What’s Out There?
Humankind is constantly evolving, and it often feels like every day there’s news of an invention of academic milestone that could very well change the way we see and understand the universe and, consequently, ourselves.
As theories of real time cosmology continue to expand (get it), so do our theories and representations about the universe itself. One artist’s depiction of the universe around us, carefully crafted to a logarithmic scale, is gaining a lot of traction this week, giving us a superhuman glimpse into what’s really out there, which made us wonder: what did we use to think the universe looked like?
The Omphalos at Delphi (ancient times)
Before modern discoveries and science, many theories purported that the world was the center of the universe, or indeed, the entire universe itself.
In ancient times, it was believed that the center of the universe was marked by an omphalos, meaning “navel,” which took the form of a stone artifact that Zeus sent down to Earth at its center. The one found at Delphi, seen above, was the most famous, believed to be stone that was deceitfully fed to Cronus in order to save Zeus. Other cultures and religions have their own omphaloi, located in places like Jerusalem, which similarly demarcated the center of the world.

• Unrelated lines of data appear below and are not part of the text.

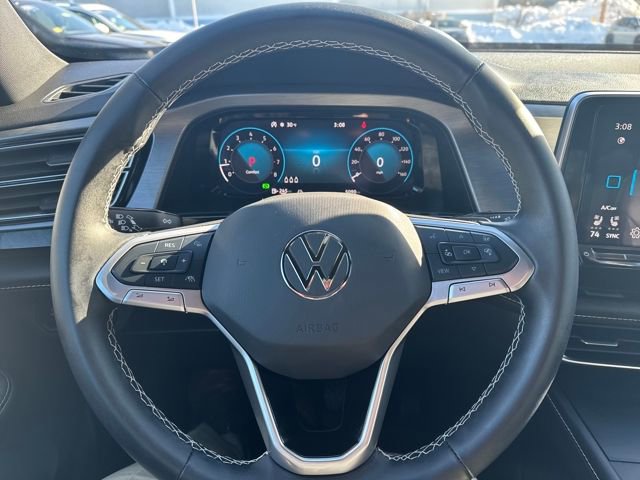 Certified 2025 Volkswagen Atlas Cross Sport SE image 18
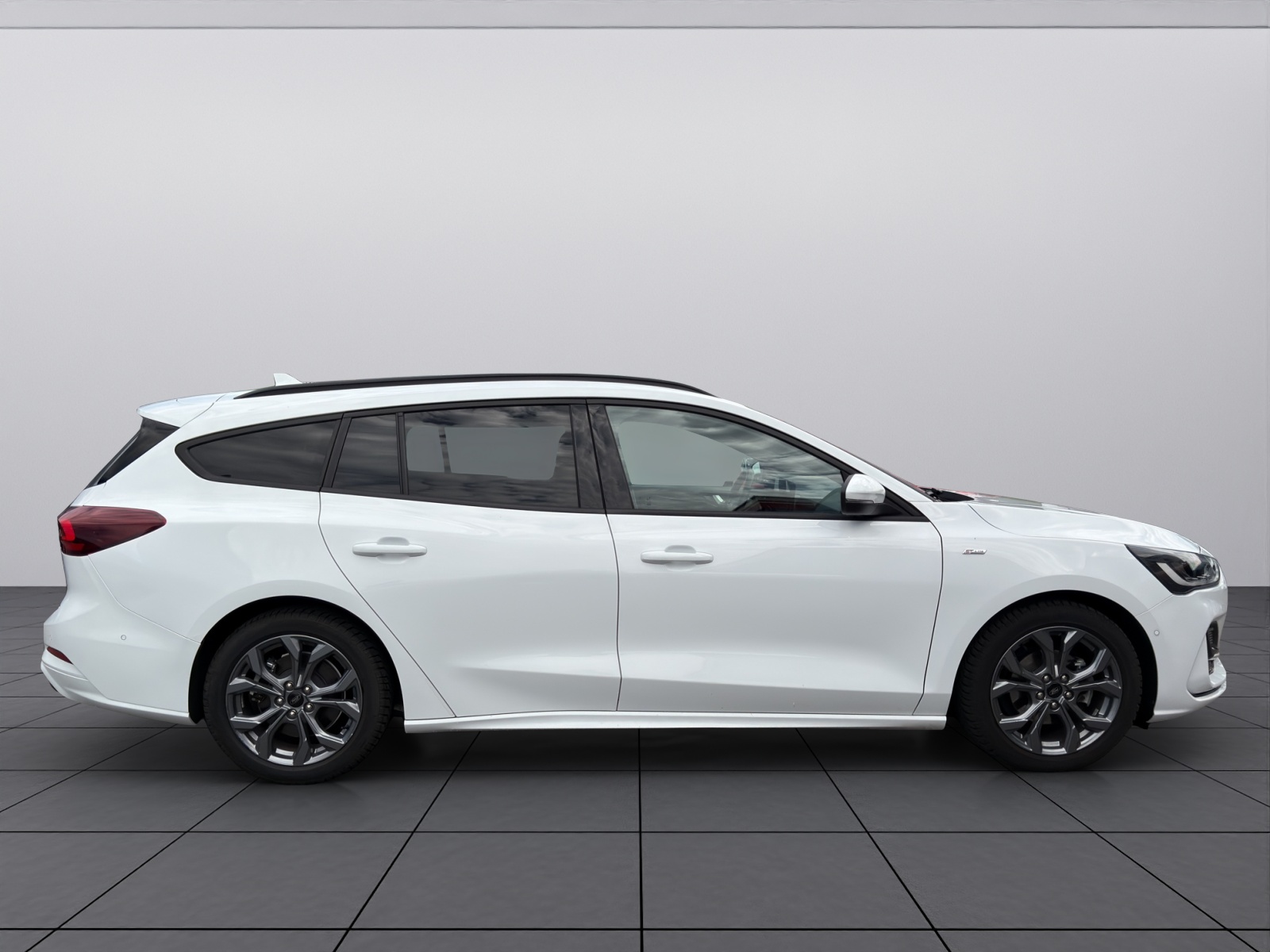 FORD Focus 1.0i EcoB Hybrid 155 ST-Line X-image-3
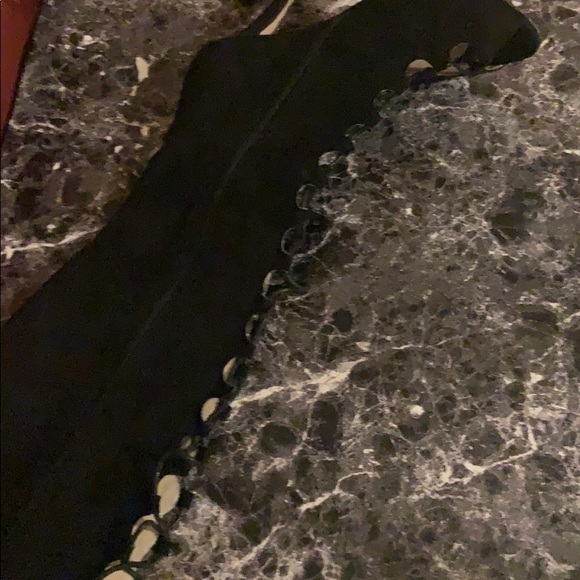 Because they where only worn once’s for a event - Picture 2 of 4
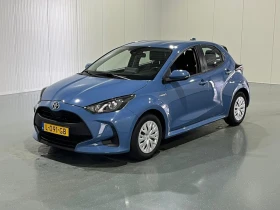 Toyota Yaris Hybrid // Гаранционна до 2031г, снимка 1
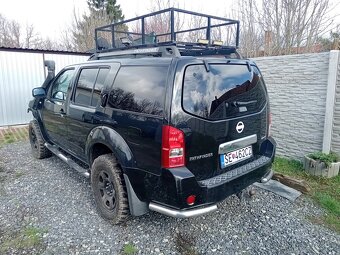 Nissan Pathfinder 2,5 Dci - 2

The belief that the omphalos was the center of the world gave rise to the expression in some Romance languages calling egotistical people “the belly button of the world.”
Axis Mundi (ancient times)
In some ancient religions and philosophies, there exists the concept of the axis mundi, a sort of pillar of the world representing the connection between the heavens and Earth. It is often also believed to be the point of the world’s beginning. A sort of Jacob’s ladder, this was often depicted as a tree, a mountain, a stairwell, or a pillar that was sacred above all else, both in religious and secular beliefs.